Adopt option 1. A specialized-engine tier is an ordinary privacy="local" / dialect="openai" tier whose base_url points at an external, OpenAI-compatible specialized-engine serve (ktransformers first), routed by the existing RelayBackend with no new backend code. Engine request-body knobs ride the existing extra_body; launch-time engine flags are the serve's concern.

"First-class" is delivered by additive, default-unset changes, phased by proven need:

  • Phase 1 (zero anvil code): hand-author docker-compose.ktransformers.yml + a [[serve]] entry (serves.py runs an arbitrary up argv and probes a configurable health path); declare the tier; run preflight (which also confirms kt speaks exactly /v1/chat/completions).
  • Phase 2 (additive contract): add optional Tier.engine, Tier.quantization, Tier.params, Tier.timeout; add ("engine", ("engine",)) to fingerprint.IDENTITY_FIELDS; thread per-tier timeout through build_backends as an override of the global relay_timeout.
  • Phase 3 (additive capacity): optional Tier.max_concurrency, enforced by a per-tier stdlib BoundedSemaphore, sized from benchmark.
  • Phase 4 (deferred): substrate first-class (multiplexer/deploy engine branches) and registry-driven backend selection — only if a genuine second engine earns it; own ADR.

Explicitly rejected: a SpecializedBackend class and registry-driven backend selection for ktransformers.
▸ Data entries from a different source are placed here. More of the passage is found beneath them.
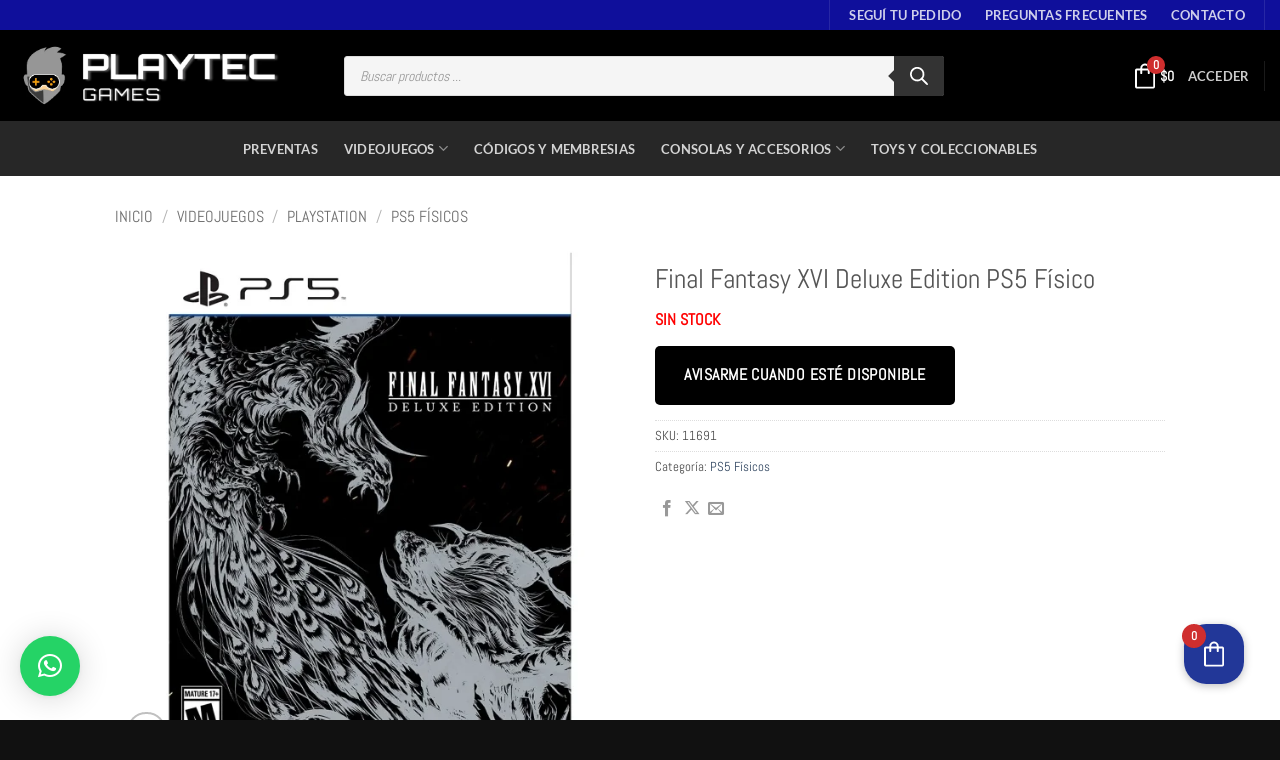

--- FILE ---
content_type: text/css
request_url: https://playtecgames.com/wp-content/uploads/elementor/css/post-16079.css?ver=1768578221
body_size: 205
content:
.elementor-16079 .elementor-element.elementor-element-1c65c40:not(.elementor-motion-effects-element-type-background), .elementor-16079 .elementor-element.elementor-element-1c65c40 > .elementor-motion-effects-container > .elementor-motion-effects-layer{background-color:#FFFFFF;}.elementor-16079 .elementor-element.elementor-element-1c65c40 > .elementor-background-overlay{background-color:#FFFFFF91;opacity:0.5;transition:background 0.3s, border-radius 0.3s, opacity 0.3s;}.elementor-16079 .elementor-element.elementor-element-1c65c40{transition:background 0.3s, border 0.3s, border-radius 0.3s, box-shadow 0.3s;}.elementor-16079 .elementor-element.elementor-element-ae5b3f9{width:var( --container-widget-width, 99.858% );max-width:99.858%;--container-widget-width:99.858%;--container-widget-flex-grow:0;}#elementor-popup-modal-16079 .dialog-widget-content{animation-duration:1s;background-color:#F1F1F1;}#elementor-popup-modal-16079{background-color:#1B1B1B99;justify-content:center;align-items:center;pointer-events:all;}#elementor-popup-modal-16079 .dialog-message{width:722px;height:auto;}#elementor-popup-modal-16079 .dialog-close-button{display:flex;}#elementor-popup-modal-16079 .dialog-close-button i{color:#1B1B1B;}#elementor-popup-modal-16079 .dialog-close-button svg{fill:#1B1B1B;}@media(max-width:1024px){#elementor-popup-modal-16079 .dialog-message{width:90vw;}}@media(max-width:767px){#elementor-popup-modal-16079 .dialog-message{width:88vw;}}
Gating: no specialized tier joins a live preset pool until preflight passes and its quality enters the measured profile (keyed by its engine-distinct fingerprint) via an independent A/B — never by self-verification, and never as the sole tier of a preset before A/B.

Consequences

Keep: the stdlib-only, urllib-only router hot path (kt is an external serve with its own container/deps — no dependency crosses into the router); the RelayBackend serving path unchanged; build_backend_for_tier's privacy-based selection unchanged. No new anvil runtime dependency.

Change (additive only): five optional Tier fields and one IDENTITY_FIELDS entry. Because identity() omits None fields, every existing engine-less tier's fingerprint stays byte-identical — no profile churn, no FINGERPRINT_SCHEMA bump. A specialized tier now keys a DISTINCT measured-profile fingerprint (cannot inherit a vLLM/SGLang verdict), and an in-place vLLM->kt swap at the same base_url marks old rows stale. A slow NVFP4 prefill gets a per-tier timeout; a low-throughput engine gets a per-tier concurrency bound.

Give up / follow-up: no swap-managed or deploy-rendered kt until Phase 4 (the substrate multiplexer/deploy surfaces stay hardcoded to sglang+vllm); a kt tier is brought up via a hand-authored compose + [[serve]] entry meanwhile. The backend-seam / registry path is left unbuilt until a second, non-OpenAI-compatible engine justifies it.

Risks / open items requiring a local trial (fail-safe by design — a broken/absent kt serve raises CloudBackendError and fallback escalates): the relay hardcodes /v1/chat/completions with no per-tier path/header override (cloud.py:622-633), so a non-standard kt path or header is a real gap that must surface in preflight; kt's tool-call JSON, SSE chunk shape, usage block, and GET /v1/models support must be verified before the tier is trusted; and the core premise — kt serving MoE-NVFP4 on sm_120 — is unverified on this box. Preflight is the first proof; no production preset lists the tier until preflight + A/B pass.